To run training jobs in the cloud we need an **AMLCompute** target.  
This notebook cell will either **reuse** an existing cluster or **create** a new one with autoscaling rules.

**Key concepts**

| Concept | Why it matters | Default in this demo |
|---------|----------------|----------------------|
| **VM size (`size`)** | Determines CPU/GPU type, RAM & disk. | `"STANDARD_D2_V3"` (CPU) — change to e.g. `"Standard_NC6s_v3"` for a single Tesla V100. |
| **Autoscaling** | Saves cost by shrinking to `min_instances` when idle, up to `max_instances` on demand. | `min=0`, `max=4`, scale-down after **3 min** idle. |
| **Tier** | `Dedicated` (pay-as-you-go) or `LowPriority` (pre-emptible, cheaper). | `Dedicated`. |
| **Idempotent creation** | Running the cell twice will detect the cluster and skip re-creation. | Handled in the helper. |

> **Quota check**  
> Ensure your subscription has quota for the chosen VM size in the selected region.  
> If not, request a quota increase in the Azure portal before running this cell.


In [1]:
import yaml

from azure.identity import DefaultAzureCredential

from azure.ai.ml import MLClient

from azure.ai.ml.entities import AmlCompute

## 1) Load settings from config.yaml

In [9]:
# Load configuration from the YAML file
with open("../config.yaml", "r") as file:
    config = yaml.safe_load(file)

In [10]:
subscription_id = config["azure"]["subscription_id"]
resource_group_name = config["azure"]["resource_group_name"]
workspace_name = config["azure"]["workspace_name"]
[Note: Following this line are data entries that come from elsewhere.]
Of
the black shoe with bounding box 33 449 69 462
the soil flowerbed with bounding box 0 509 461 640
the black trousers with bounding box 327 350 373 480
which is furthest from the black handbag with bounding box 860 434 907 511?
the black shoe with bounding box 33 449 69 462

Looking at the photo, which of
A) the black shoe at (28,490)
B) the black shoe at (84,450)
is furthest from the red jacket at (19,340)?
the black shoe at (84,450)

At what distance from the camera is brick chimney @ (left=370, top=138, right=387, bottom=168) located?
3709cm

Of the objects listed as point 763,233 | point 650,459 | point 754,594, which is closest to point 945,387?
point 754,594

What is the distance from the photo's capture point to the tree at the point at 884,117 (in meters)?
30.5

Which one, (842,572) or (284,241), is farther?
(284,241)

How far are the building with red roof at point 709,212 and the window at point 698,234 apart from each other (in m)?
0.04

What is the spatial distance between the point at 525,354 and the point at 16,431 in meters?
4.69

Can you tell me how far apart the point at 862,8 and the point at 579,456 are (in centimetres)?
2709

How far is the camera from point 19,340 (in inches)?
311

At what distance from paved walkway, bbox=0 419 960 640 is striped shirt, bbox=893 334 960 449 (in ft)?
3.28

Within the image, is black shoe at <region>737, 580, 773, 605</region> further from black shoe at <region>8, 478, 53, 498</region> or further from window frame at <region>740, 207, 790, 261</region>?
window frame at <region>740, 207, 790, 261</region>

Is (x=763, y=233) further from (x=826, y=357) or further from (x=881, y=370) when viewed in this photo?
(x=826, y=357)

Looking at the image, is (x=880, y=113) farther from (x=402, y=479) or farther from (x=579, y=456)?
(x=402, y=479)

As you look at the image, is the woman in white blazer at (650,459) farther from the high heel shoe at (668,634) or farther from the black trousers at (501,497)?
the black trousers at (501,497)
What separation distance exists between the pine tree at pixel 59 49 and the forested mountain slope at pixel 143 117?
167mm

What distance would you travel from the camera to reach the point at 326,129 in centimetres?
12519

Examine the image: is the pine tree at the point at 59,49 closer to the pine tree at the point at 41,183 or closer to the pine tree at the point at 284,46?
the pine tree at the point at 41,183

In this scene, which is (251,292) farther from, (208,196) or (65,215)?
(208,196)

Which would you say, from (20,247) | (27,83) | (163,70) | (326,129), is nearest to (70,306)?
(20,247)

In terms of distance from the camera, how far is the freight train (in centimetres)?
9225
training_gpu_cluster = config["azure"]["training_gpu_cluster"]
compute_name = config["azure"]["compute_name"]

## 2) Authenticate & connect to the workspace

In [11]:
# Initialize DefaultAzureCredential
credential = DefaultAzureCredential()

In [12]:
# Update Azure ML Client
ml_client = MLClient(credential, subscription_id, resource_group_name, workspace_name)

Overriding of current TracerProvider is not allowed
Overriding of current LoggerProvider is not allowed
Overriding of current MeterProvider is not allowed
Attempting to instrument while already instrumented
Attempting to instrument while already instrumented
Attempting to instrument while already instrumented


## 3) Create or verify Compute Resource

In [13]:
def create_compute_resource(ml_client, cluster_name, size="STANDARD_D2_V3", 
                            min_instances=0, max_instances=4, 
                            idle_time_before_scale_down=180, tier="Dedicated"):
    """
    Creates or reuses an AMLCompute resource in Azure ML.

    Parameters:
        ml_client (MLClient): The Azure ML client.
        cluster_name (str): The name of the compute cluster.
        size (str): The VM size (default is "STANDARD_D2_V3").
        min_instances (int): The minimum number of instances (default is 0).
        max_instances (int): The maximum number of instances (default is 4).
        idle_time_before_scale_down (int): Idle time in seconds before scaling down (default is 180).
        tier (str): The pricing tier, either "Dedicated" or "LowPriority" (default is "Dedicated").

    Returns:
        An instance of AmlCompute representing the compute resource.
    """
    try:
        # Check if the compute cluster already exists
        compute_resource = ml_client.compute.get(cluster_name)
        print(f"A cluster named '{cluster_name}' already exists; reusing it.")
    except Exception:
        print("Creating a new GPU compute resource...")
        compute_resource = AmlCompute(
            name=cluster_name,
            type="amlcompute",
            size=size,
            min_instances=min_instances,
            max_instances=max_instances,
            idle_time_before_scale_down=idle_time_before_scale_down,
            tier=tier,
        )
        # Create the compute resource and wait until the operation completes
        compute_resource = ml_client.begin_create_or_update(compute_resource).result()
    
    print(f"AMLCompute resource '{compute_resource.name}' is created with size '{compute_resource.size}'.")
    return compute_resource


In [None]:
create_compute_resource(ml_client, 
                        training_gpu_cluster,
                        compute_name)

### What’s next?

* Subsequent training jobs can reference this cluster via  
  `compute=azureml:${{training_gpu_cluster}}`.  
* If you need **separate CPU and GPU pools**, repeat the helper with a different
  `cluster_name` and `size`.
* Cluster metadata (state, quota usage) is visible in **Azure ML Studio → Manage → Compute**.